I've been thinking about enrolling her for a while now. I didn't really come up with the idea myself. La puts on her tutu and dances around the house all the time, twirling gracefully, just spinning and spinning until I myself get dizzy. Then she suddenly stops all that nauseating spinning – dead in her tracks – and looks me straight in the eye without a single wobble and says, "Oh, mommy. I wish I could have ballet lessons!"
And then my heart melts.
It's just that ballet is SO INSANELY AND OUTRAGEOUSLY EXPENSIVE here in Chicagoland. I've been searching online and finally found a place that is relatively cheap (less than $20 per class), and it looks like it is rigid enough (yet fun enough too) to whip her loudly-tooting derriere into shape. Their website looks like it was designed BEFORE the dawn of the world-wide web (read: it STINKS), so I was thinking I could even work out a little swap. Like, hey, I'll fix your gross website if you give my kiddo free ballet classes.
I'll let you know how that conversation goes.

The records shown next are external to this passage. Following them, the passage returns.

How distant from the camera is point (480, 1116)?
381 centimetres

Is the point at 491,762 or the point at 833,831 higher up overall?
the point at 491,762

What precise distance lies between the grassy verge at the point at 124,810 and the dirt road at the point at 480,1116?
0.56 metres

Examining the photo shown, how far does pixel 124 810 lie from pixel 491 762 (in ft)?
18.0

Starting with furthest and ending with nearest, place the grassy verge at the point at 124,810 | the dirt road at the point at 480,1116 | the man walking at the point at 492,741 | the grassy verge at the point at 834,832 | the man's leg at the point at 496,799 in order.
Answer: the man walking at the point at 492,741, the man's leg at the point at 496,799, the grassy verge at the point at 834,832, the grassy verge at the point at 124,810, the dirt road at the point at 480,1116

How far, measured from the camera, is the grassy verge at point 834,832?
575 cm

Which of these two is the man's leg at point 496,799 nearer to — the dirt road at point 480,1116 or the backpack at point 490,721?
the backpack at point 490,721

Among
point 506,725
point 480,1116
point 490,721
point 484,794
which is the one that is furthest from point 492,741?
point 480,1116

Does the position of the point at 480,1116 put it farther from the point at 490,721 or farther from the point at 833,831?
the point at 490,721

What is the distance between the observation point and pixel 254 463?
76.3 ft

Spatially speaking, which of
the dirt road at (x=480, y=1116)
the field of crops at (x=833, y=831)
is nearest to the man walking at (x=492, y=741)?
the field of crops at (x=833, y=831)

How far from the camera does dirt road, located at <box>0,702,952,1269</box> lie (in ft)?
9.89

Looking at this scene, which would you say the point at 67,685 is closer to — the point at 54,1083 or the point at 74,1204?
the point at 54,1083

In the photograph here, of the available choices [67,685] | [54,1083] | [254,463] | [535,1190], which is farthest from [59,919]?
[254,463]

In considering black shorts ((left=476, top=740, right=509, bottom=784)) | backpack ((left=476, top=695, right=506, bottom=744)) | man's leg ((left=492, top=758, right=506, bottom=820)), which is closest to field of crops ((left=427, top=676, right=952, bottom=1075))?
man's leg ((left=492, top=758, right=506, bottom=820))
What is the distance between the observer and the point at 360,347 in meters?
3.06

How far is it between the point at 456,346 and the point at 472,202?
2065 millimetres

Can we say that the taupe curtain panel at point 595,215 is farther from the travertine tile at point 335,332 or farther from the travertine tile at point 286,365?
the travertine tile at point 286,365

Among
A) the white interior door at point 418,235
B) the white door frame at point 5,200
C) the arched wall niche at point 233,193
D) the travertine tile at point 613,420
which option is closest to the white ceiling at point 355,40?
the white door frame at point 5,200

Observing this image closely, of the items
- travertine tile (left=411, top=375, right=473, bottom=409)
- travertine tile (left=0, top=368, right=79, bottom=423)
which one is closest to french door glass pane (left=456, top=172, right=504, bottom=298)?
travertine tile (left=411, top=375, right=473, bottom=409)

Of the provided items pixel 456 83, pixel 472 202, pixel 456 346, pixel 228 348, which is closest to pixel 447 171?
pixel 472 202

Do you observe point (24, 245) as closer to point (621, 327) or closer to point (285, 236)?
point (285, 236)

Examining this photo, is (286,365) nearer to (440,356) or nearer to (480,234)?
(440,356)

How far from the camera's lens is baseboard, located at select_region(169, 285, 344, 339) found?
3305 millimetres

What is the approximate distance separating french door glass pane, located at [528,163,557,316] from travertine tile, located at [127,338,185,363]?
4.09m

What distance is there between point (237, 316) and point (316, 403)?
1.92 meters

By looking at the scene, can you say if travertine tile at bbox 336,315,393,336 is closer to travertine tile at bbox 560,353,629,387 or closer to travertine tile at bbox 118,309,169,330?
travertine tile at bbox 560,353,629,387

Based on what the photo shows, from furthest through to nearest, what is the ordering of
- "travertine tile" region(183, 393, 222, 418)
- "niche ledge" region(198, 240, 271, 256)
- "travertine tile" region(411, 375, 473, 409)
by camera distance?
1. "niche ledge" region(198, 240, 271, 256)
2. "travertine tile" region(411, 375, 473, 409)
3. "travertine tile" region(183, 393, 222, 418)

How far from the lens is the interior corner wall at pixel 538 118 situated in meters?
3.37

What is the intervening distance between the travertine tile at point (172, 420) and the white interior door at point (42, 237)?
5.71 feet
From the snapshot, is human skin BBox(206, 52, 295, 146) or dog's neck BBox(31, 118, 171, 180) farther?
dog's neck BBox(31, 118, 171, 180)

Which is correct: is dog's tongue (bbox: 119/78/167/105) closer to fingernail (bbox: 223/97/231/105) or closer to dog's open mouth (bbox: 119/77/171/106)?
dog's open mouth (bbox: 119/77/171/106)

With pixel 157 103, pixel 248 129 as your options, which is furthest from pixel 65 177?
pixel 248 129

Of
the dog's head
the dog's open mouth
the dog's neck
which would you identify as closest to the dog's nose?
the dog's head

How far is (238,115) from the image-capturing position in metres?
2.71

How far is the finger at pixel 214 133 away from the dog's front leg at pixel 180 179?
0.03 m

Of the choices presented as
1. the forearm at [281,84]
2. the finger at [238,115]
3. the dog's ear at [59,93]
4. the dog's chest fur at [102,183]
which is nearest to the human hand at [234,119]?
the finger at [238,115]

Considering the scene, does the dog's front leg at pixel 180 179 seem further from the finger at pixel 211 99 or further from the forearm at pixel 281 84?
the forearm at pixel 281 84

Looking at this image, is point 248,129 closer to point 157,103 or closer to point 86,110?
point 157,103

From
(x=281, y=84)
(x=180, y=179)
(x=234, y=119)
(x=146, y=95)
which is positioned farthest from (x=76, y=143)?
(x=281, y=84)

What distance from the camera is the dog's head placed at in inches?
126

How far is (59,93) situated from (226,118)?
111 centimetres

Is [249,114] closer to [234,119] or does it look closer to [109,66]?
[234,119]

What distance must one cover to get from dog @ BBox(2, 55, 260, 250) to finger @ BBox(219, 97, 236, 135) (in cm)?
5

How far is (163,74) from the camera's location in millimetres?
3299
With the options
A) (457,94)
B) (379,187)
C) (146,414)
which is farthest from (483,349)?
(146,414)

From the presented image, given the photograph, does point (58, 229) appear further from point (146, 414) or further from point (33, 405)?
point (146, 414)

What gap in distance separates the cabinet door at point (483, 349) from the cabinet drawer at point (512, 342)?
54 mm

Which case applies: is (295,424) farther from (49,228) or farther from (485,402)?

I was browsing through the photos of the children in the classes, and they looked so ... formal. I guess ballet is a pretty formal art-form. Then I read the description of how the little level-2 ballerinas are supposed to come to class:
For ballet, plain black leotard, short, cap, spaghetti or tank sleeves. NO criss crossing, aerobic or halter style straps. No high cut or aerobic cut legs. Pink tights. Pink shoes that fit like a glove with elastic straps sewn on. Hair up in tight bun (tight pony tail, very flatly put into bun, use lots of pins, hair net), minimal bangs.
Yikes! I guess there are no grass skirts allowed, La.
If I had been enrolled in this class when I was La's age, I would have been kicked out the very first day on account of the "minimal bangs" rule. My bangs stretched across my forehead from ear-to-ear and started at the crown of my head. Yes. I was ALL BANGS. And so was Aunt M. I remember my mom accidentally cutting M's ear while giving her BANGS a trim. Since when are bangs located anywhere near one's ear? I'll tell you when. In 1986 (see below).

So, I think we're going to give the ballet thing a twirl (ha). She won't start until the fall, so we'll have lots of time to find the perfect ballet slippers. And we'll make sure that they fit like a glove. We wouldn't want to be reprimanded by the ballet police on the very first day.
3 comments:
You looked soooo cute with those bangs!
Has la ever seen Jonathan spin? That picture is hilarious. I think you need to post the one you brought into work with the big pink bow on the side of your head!
Yes, we went to their house one time and saw him spin. It was pretty incredible.
Oh, and I don't think you'll ever see that photo of me on this website. I don't want to give anyone a hernia from laughing.